_Source text_
———
In 1977, he was named executive assistant to Joseph Califano, the secretary at the Department of Health for Education & Welfare, and served in that position until 1978, when he became the HEW Assistant Secretary for Planning and Evaluation. He worked on, among things, national health insurance, controlling health care costs, welfare reform, the Bakke case and other civil rights issues relating to racial equality and disability rights. In 1979–87, he worked in private law practice with most of his time spent at Sidley & Austin where he started the firms' Supreme Court practice with former Solicitor General Rex Lee and his partner Carter Phillips.

In 1987, General Electric CEO Jack Welch hired him as GE's senior vice president and general counsel. He served in that position from 1987 to 2003 and then as the senior vice president for law and public affairs until 2005, when he retired. Heineman is credited with transforming the role of General Counsel in the modern global corporation into a core member of the top management team. At GE, the following functions reported to him: law, environmental health and safety, public policy, tax and security and crisis management. He recruited senior lawyers from law firms and government to create an "inside" partnership composed of approximately 1400 lawyers. As he writes in The Inside Counsel Revolution, he sought, at GE, to make "the core mission of the corporation...the fusion of high performance with high integrity and sound risk management." In doing so, Heineman writes that the general counsel must be a "lawyer-statesman" who "must resolve the most basic problem confronting
inside lawyers: being partner to the board of directors, CEO and business leaders but ultimately being guardian of the corporation." As further notes that, at GE, he sought to implement a "dramatic shift in power from outside law firms to inside law departments over both matters and money."

Heineman has been an occasional lecturer at Yale Law School since 2006 and he is a Distinguished Senior Fellow at Harvard Law School's Program on the Legal Profession and has been a senior fellow at its Program on Corporate Governance. He is Senior Fellow at the Belfer Center for Science and International Affairs at Harvard's Kennedy School of Government. He teaches at Harvard's Law School and Kennedy School.
———
_Given material_
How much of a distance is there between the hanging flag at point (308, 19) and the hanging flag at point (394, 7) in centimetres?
———
_What is needed_
Copy out the passage on Heineman's legal and corporate career word for word, from its first sentence to its last.

_Problem solution_
In 1977, he was named executive assistant to Joseph Califano, the secretary at the Department of Health for Education & Welfare, and served in that position until 1978, when he became the HEW Assistant Secretary for Planning and Evaluation. He worked on, among things, national health insurance, controlling health care costs, welfare reform, the Bakke case and other civil rights issues relating to racial equality and disability rights. In 1979–87, he worked in private law practice with most of his time spent at Sidley & Austin where he started the firms' Supreme Court practice with former Solicitor General Rex Lee and his partner Carter Phillips.

In 1987, General Electric CEO Jack Welch hired him as GE's senior vice president and general counsel. He served in that position from 1987 to 2003 and then as the senior vice president for law and public affairs until 2005, when he retired. Heineman is credited with transforming the role of General Counsel in the modern global corporation into a core member of the top management team. At GE, the following functions reported to him: law, environmental health and safety, public policy, tax and security and crisis management. He recruited senior lawyers from law firms and government to create an "inside" partnership composed of approximately 1400 lawyers. As he writes in The Inside Counsel Revolution, he sought, at GE, to make "the core mission of the corporation...the fusion of high performance with high integrity and sound risk management." In doing so, Heineman writes that the general counsel must be a "lawyer-statesman" who "must resolve the most basic problem confronting
inside lawyers: being partner to the board of directors, CEO and business leaders but ultimately being guardian of the corporation." As further notes that, at GE, he sought to implement a "dramatic shift in power from outside law firms to inside law departments over both matters and money."

Heineman has been an occasional lecturer at Yale Law School since 2006 and he is a Distinguished Senior Fellow at Harvard Law School's Program on the Legal Profession and has been a senior fellow at its Program on Corporate Governance. He is Senior Fellow at the Belfer Center for Science and International Affairs at Harvard's Kennedy School of Government. He teaches at Harvard's Law School and Kennedy School.